Is Dalrymple soft on crime?

Theodore Dalrymple's CBC podcast (see preceding post) is worth listening to even if one is already familiar with most of the ideas and anecdotes in it from his articles in City Journal and elsewhere. One of his statements, however, seems highly questionable. In response to the interviewer's question about a solution to the problem of the recent appearance of pervasive criminal violence in English society—violence which now imposes a de facto curfew on old people, for example—Dalrymple says,

I think that the law can do quite a lot, but it can't do everything; and in any case, one doesn't want a population that behaves in a reasonable and civilized way only because it fears that if it doesn't, there'll be a tap on the shoulder and they'll be taken off to prison. First of all I don't think that's possible, but secondly it would be very unpleasant even if it were possible.
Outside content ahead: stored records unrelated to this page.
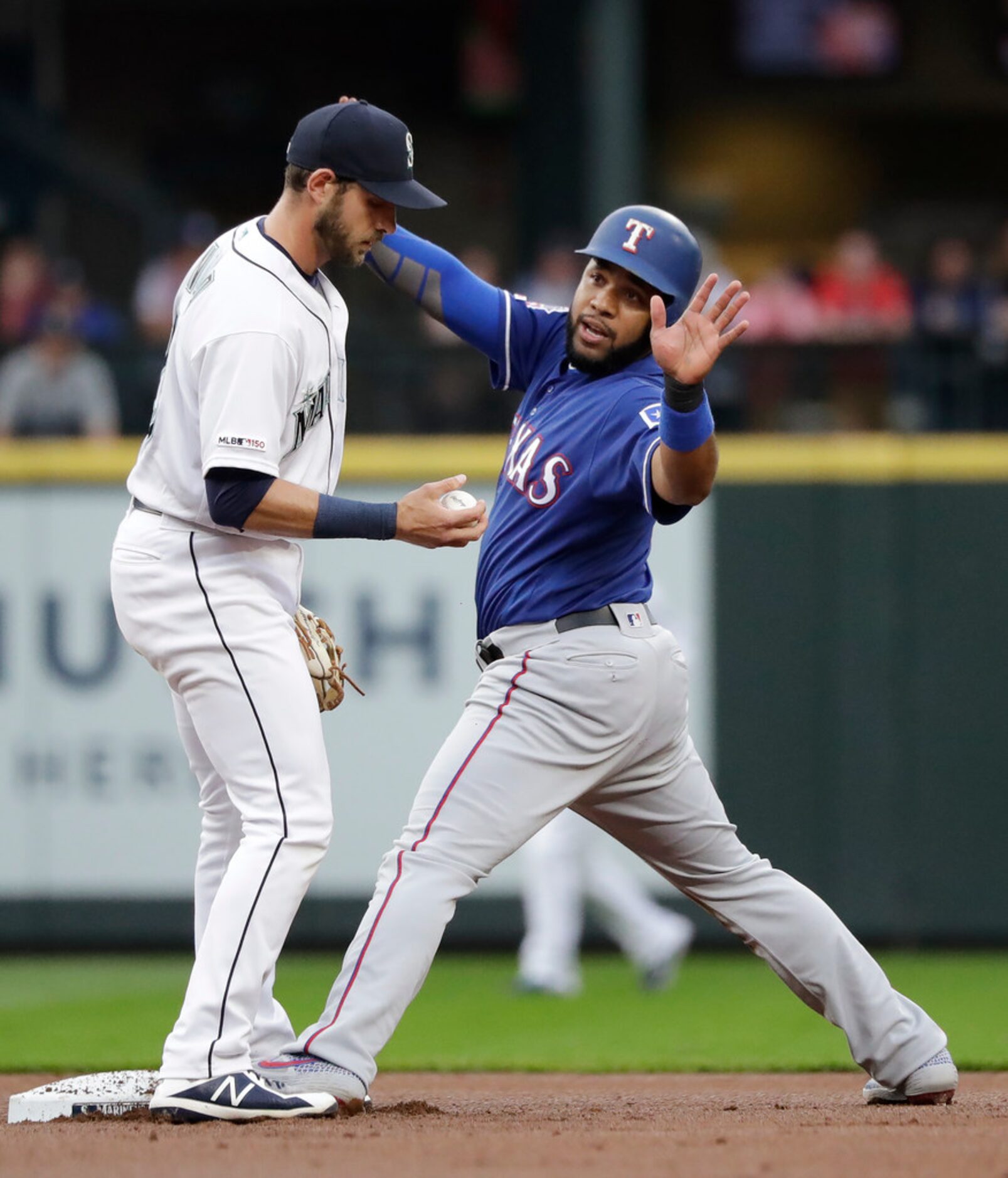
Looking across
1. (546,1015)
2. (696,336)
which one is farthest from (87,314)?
(696,336)

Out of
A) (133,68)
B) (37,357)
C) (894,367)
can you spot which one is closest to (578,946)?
(894,367)

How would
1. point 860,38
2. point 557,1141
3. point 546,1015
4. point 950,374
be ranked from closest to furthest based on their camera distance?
point 557,1141, point 546,1015, point 950,374, point 860,38

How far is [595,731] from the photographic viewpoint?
422cm

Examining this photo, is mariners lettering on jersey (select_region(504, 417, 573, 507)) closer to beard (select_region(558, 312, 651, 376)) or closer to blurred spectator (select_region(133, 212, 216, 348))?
beard (select_region(558, 312, 651, 376))

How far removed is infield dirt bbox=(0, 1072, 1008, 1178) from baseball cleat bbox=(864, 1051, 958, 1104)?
1.5 inches

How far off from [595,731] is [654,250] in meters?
1.09

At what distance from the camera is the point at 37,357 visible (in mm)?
9070

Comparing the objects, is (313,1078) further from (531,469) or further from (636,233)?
(636,233)

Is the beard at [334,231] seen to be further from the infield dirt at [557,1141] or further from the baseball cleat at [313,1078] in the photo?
the infield dirt at [557,1141]

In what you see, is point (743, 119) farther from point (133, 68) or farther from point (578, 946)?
point (578, 946)

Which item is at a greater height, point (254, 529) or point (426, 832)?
point (254, 529)

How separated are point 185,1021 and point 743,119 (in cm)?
1333

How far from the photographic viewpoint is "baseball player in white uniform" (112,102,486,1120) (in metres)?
3.92

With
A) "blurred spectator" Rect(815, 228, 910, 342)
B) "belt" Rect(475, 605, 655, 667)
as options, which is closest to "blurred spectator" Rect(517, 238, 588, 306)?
"blurred spectator" Rect(815, 228, 910, 342)
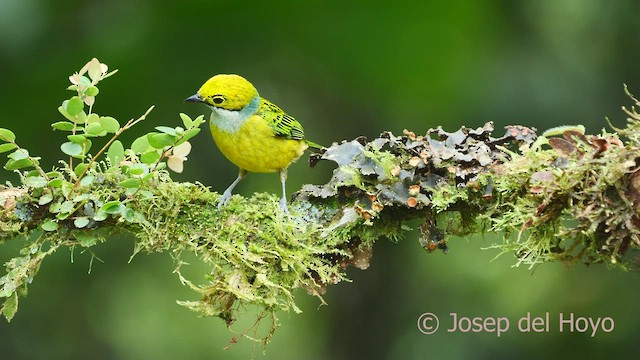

In other words, Dalrymple seems to be saying that one shouldn't attempt to rely on increased penalties to curb criminal behaviour, even where those penalties would successfully cut crime rates, because one wants citizens who behave in a civilized fashion out of their free will rather than out of fear of the state.

If so, this is as crazy as the ideas of the liberal intelligentsia whom Dalrymple spends so much time criticizing. A state of public order maintained by the fear of criminal sanctions is, indeed, not an ideal one. But to insist on the ideal here, where there is no demonstrated means of achieving it, is mere progressive utopianism. If a society has a choice between pervasive criminal activity and coerced law-abidingness, it is the latter that is preferable. Would you prefer to be knifed in the street, or for your prospective assailant to be deterred from knifing you by the fear of jail or other punishment? One can reasonably go further than this, and ask whether it is not better for the assailant himself to be prevented from committing crimes, even by the gross threat of punishment, than to be allowed to commit them unhindered. I don't think traditional morality would have had any hesitation in saying that deterrence is preferable from this point of view as well.

Under the present régime of derisory penalties for various serious criminal offenses in England (I'm not aware of the situation in Scotland), the short answer to the question "What is to be done about English crime?" should presumably be, "Crack down on it." It is alarming that this idea seems to be too tough for even one of Britain's most independent-minded writers to swallow. If the present ruling establishment refuses even to contemplate such measures, make no mistake: there are fascists waiting in the wings who will be only too happy to assume the responsibility for imposing them.